§ **STORED DATA**

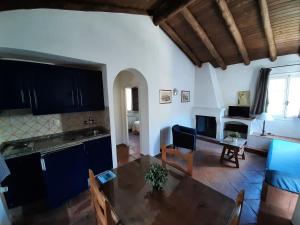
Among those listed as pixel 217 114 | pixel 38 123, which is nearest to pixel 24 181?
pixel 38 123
--
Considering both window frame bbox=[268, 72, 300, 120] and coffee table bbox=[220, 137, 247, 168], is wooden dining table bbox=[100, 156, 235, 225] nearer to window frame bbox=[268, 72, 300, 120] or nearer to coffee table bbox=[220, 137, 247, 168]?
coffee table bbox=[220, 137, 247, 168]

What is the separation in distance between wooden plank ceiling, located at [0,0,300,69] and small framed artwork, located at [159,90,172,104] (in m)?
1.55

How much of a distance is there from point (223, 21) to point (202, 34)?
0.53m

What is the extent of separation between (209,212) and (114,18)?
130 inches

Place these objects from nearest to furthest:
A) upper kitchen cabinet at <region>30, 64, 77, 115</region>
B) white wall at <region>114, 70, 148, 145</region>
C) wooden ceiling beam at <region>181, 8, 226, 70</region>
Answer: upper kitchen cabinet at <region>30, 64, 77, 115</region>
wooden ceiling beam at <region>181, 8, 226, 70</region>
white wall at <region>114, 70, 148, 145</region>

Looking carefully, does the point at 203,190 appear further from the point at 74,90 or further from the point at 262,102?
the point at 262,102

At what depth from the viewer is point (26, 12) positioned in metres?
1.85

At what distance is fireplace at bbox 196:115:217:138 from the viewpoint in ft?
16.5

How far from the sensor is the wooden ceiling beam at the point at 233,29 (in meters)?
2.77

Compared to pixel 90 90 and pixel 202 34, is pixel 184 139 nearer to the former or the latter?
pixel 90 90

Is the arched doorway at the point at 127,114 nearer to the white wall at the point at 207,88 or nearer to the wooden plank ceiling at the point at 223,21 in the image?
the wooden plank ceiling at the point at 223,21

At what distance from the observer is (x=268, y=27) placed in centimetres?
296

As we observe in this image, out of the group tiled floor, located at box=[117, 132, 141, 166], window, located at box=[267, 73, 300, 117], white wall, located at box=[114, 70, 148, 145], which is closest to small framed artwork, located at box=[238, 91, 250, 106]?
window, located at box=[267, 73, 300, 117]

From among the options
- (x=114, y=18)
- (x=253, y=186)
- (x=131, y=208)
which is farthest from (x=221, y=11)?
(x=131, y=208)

§ **WHAT TO DO**
Identify every line in the entries above that contains the word "pixel", and copy each such line in full.

§ **IN RESPONSE**
Among those listed as pixel 217 114 | pixel 38 123, which is nearest to pixel 24 181?
pixel 38 123
Compared to pixel 90 90 and pixel 202 34, is pixel 184 139 nearer to the former or the latter?
pixel 90 90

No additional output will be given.